» **Selected passage**:

Are Spanish Banks cheating?
01 September 2010 @ 14:41


thespanishbrick.co.uk

Summer is over. Signs of Spanish property market recovery in June/July with a 4% price rise seem to be vanished according to the latest figures released by the INE (National Institute of Statistics).

Yesterday, the news were that Spanish Banks are giving less mortgages: the rate of mortgage concession has dropped by 10,8% in June 2010 compared to June 2009. In May 2010 it had already dropped by nearly 3% compared to May 2009.

From my point of view, the figures by themselves do not mean much: less mortgages is equal to less number of transactions, which is expected in the current economic climate. Also, summer always seems to be quite.

But there is a meaning in this data when you put a few facts together:

  1. We know that Banks are giving fewer mortgages according to the INE figures.
  2. Banks are financing 100% of the property value. Caja Madrid, CAM and Santander, finance up to 100%. Caixa Cataluña finance up to 90%.
  3. Spanish Banks have an important property stock that they need to sell (around 100,000 units from repossessions).

And now, please pay attention to the following figures:

  • Caja Madrid sold from January to May 2010 a total 1,237 properties, which means 19% properties more that in 2009 (January to December).
  • Caixa Cataluña has sold in a year (May 2009/May 2010) a total of 1,650 flats and rent out 3,750 of its properties portfolio.
  • Three big state agents (Metrovacesa, Realia and Quabit) did not sell more than 500 units altogether in 1Q/2010 according to inmobiliarios20

Then, mortgages are less in number, but Banks transactions are getting better if we compare 2010 with 2009 and Banks performance with others agents.

CONCLUSSION: Banks tend to finance the assets that they reposed in order to sell them again. They support their own portfolio. Banks offer a 100% finance to encourage investors to buy a property. Obviously the buyer must be a credible client with a low risk score.

It is probably fair enough what Banks do. The key question is: if they finance their own portfolio giving a preferential rate, to what extend do they alter the market by using this practice.

» **Stored data**:
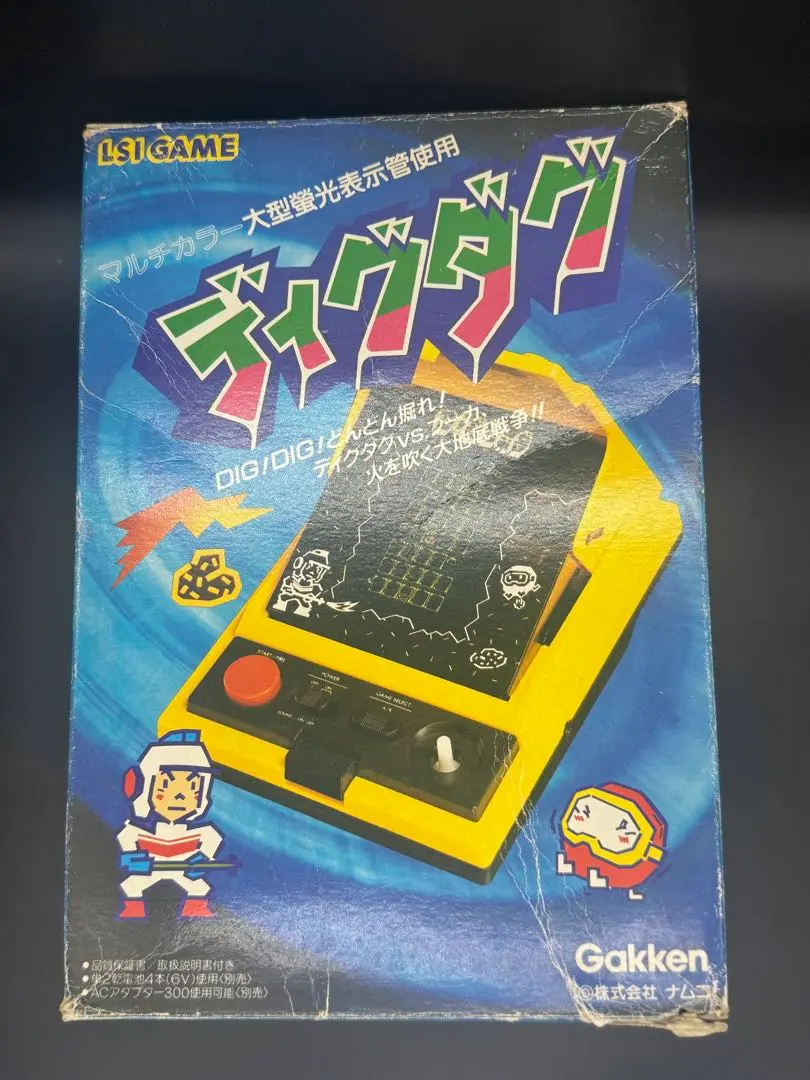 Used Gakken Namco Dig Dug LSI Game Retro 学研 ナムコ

...

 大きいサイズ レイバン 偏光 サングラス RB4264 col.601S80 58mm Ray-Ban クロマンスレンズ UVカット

* * *

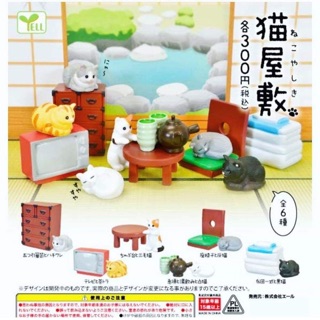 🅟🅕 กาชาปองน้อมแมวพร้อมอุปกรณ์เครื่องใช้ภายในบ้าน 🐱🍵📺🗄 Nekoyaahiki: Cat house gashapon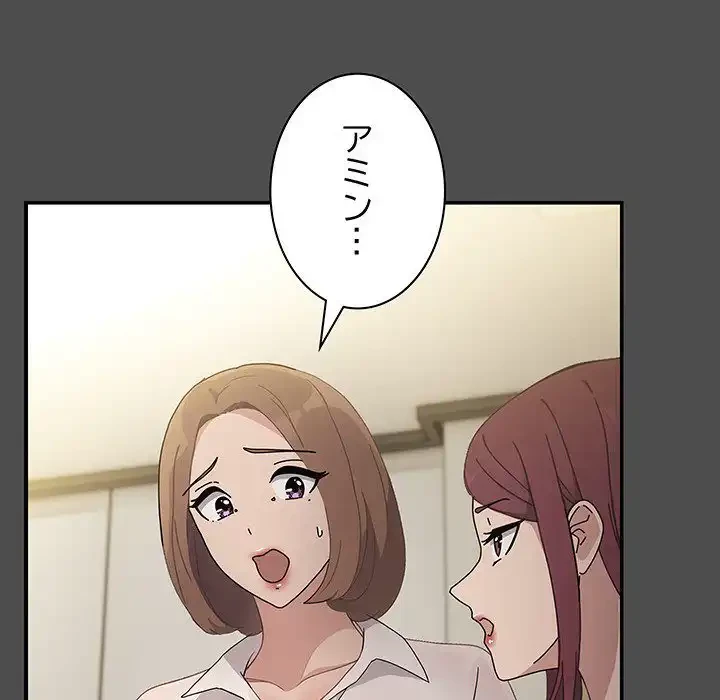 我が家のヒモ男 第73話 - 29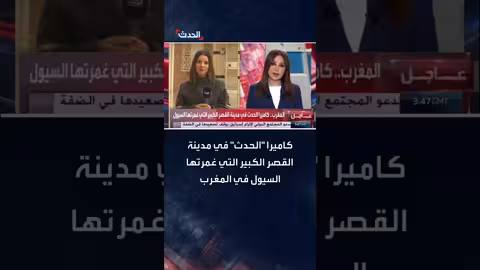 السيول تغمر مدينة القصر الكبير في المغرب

» **What to work on**:
A) From the post on Spanish banks, restate word for word the passage starting with "thespanishbrick.co.uk" and going on through "the INE figures.".
B) According to the post on Spanish banks, how many properties did Caja Madrid sell from January to May 2010?
C) Name every bank that the post on Spanish banks mentions by name.

» **Set of answers**:
A)
thespanishbrick.co.uk

Summer is over. Signs of Spanish property market recovery in June/July with a 4% price rise seem to be vanished according to the latest figures released by the INE (National Institute of Statistics).

Yesterday, the news were that Spanish Banks are giving less mortgages: the rate of mortgage concession has dropped by 10,8% in June 2010 compared to June 2009. In May 2010 it had already dropped by nearly 3% compared to May 2009.

From my point of view, the figures by themselves do not mean much: less mortgages is equal to less number of transactions, which is expected in the current economic climate. Also, summer always seems to be quite.

But there is a meaning in this data when you put a few facts together:

  1. We know that Banks are giving fewer mortgages according to the INE figures.

B) Caja Madrid sold a total of 1,237 properties from January to May 2010.

C) Caja Madrid, CAM, Santander, Caixa Cataluña